SHORT EXERCISE:
Write out all the data below again, changing every "camera" to "lens" and keeping everything else the same. Leave out the pictures.

[Records from a data source]
------

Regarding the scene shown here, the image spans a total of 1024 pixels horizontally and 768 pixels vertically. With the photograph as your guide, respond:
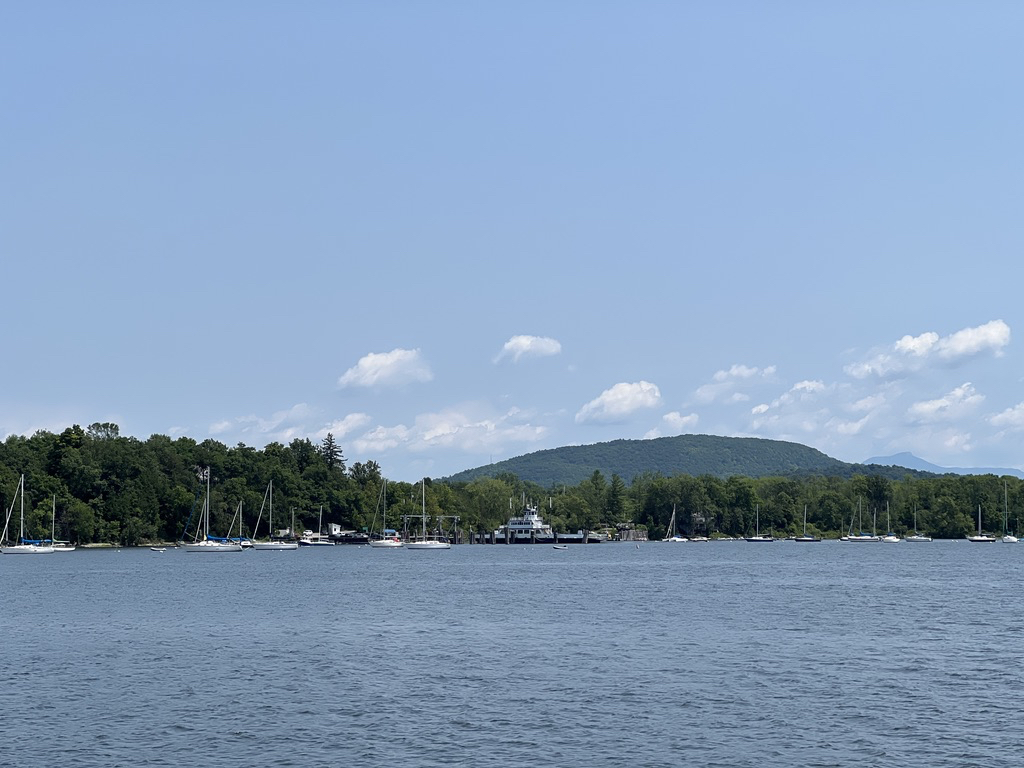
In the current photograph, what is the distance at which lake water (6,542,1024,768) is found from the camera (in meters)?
37.6

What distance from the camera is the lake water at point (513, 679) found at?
3759 cm

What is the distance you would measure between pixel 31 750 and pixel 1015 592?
3647 inches

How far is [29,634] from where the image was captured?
69.1 m

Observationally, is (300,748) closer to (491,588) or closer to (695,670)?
(695,670)

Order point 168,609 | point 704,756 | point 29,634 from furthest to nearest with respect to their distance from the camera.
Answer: point 168,609 < point 29,634 < point 704,756

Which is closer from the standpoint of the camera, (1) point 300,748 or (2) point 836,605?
(1) point 300,748

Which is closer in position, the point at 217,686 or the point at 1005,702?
the point at 1005,702

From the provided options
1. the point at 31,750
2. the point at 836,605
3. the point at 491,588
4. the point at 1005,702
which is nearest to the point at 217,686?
the point at 31,750

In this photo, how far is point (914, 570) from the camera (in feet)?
504

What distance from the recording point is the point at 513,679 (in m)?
50.7

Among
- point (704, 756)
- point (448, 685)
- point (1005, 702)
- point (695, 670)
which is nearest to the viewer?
point (704, 756)

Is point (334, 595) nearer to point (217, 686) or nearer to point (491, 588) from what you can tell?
point (491, 588)

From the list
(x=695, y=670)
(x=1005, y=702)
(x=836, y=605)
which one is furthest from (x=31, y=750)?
(x=836, y=605)

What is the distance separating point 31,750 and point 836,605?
64.0m
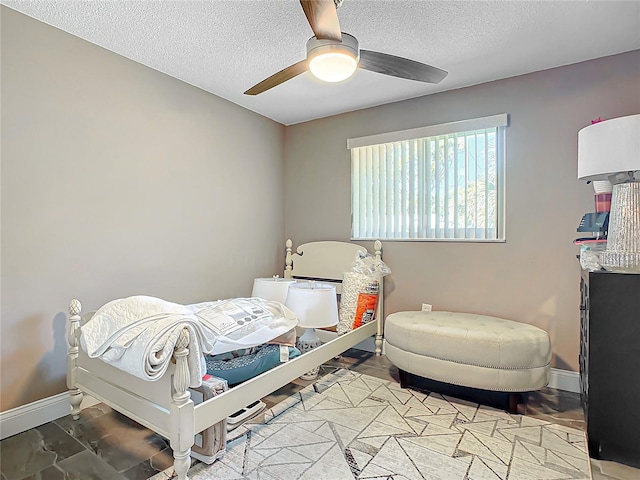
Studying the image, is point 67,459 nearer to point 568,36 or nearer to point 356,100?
point 356,100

------

RESULT FOR THIS TASK:
Regarding the scene shown here, the image spans a total of 1024 pixels horizontally and 768 pixels vertically. With the photograph as your guide, respond:
In the current photograph, what is the distance at which lake water (6,542,1024,768) is found from the lens (in meters)?
37.6

What distance from the lens is the lake water at point (513, 679) found at?
3759 cm

What is the distance you would measure between pixel 31 750 and pixel 1015 592?
3647 inches

How far is [29,634] from where the image was captured?
69.1 m

Observationally, is (300,748) closer to (491,588) or closer to (695,670)?
(695,670)

Order point 168,609 | point 704,756 | point 29,634 from furthest to nearest with respect to their distance from the lens.
Answer: point 168,609 < point 29,634 < point 704,756

Which is closer from the standpoint of the lens, (1) point 300,748 or (2) point 836,605?
(1) point 300,748

Which is closer in position, the point at 217,686 or the point at 1005,702?
the point at 1005,702

From the provided options
1. the point at 31,750
2. the point at 836,605
3. the point at 491,588
4. the point at 1005,702
which is nearest to the point at 217,686?
the point at 31,750

In this photo, how far is point (914, 570) from the lens (in feet)?
504

What distance from the recording point is the point at 513,679 (in m)?
50.7

Among
- point (704, 756)
- point (448, 685)
- point (1005, 702)
- point (695, 670)
which is nearest to the viewer?
point (704, 756)

Is point (334, 595) nearer to point (217, 686) or nearer to point (491, 588) from what you can tell?
point (491, 588)

From the list
(x=695, y=670)
(x=1005, y=702)
(x=836, y=605)
which one is furthest from (x=31, y=750)?
(x=836, y=605)

What is the distance separating point 31,750 and point 836,605?
64.0m
Studying the image, is point 67,459 nearer to point 568,36 or nearer to point 356,100?
point 356,100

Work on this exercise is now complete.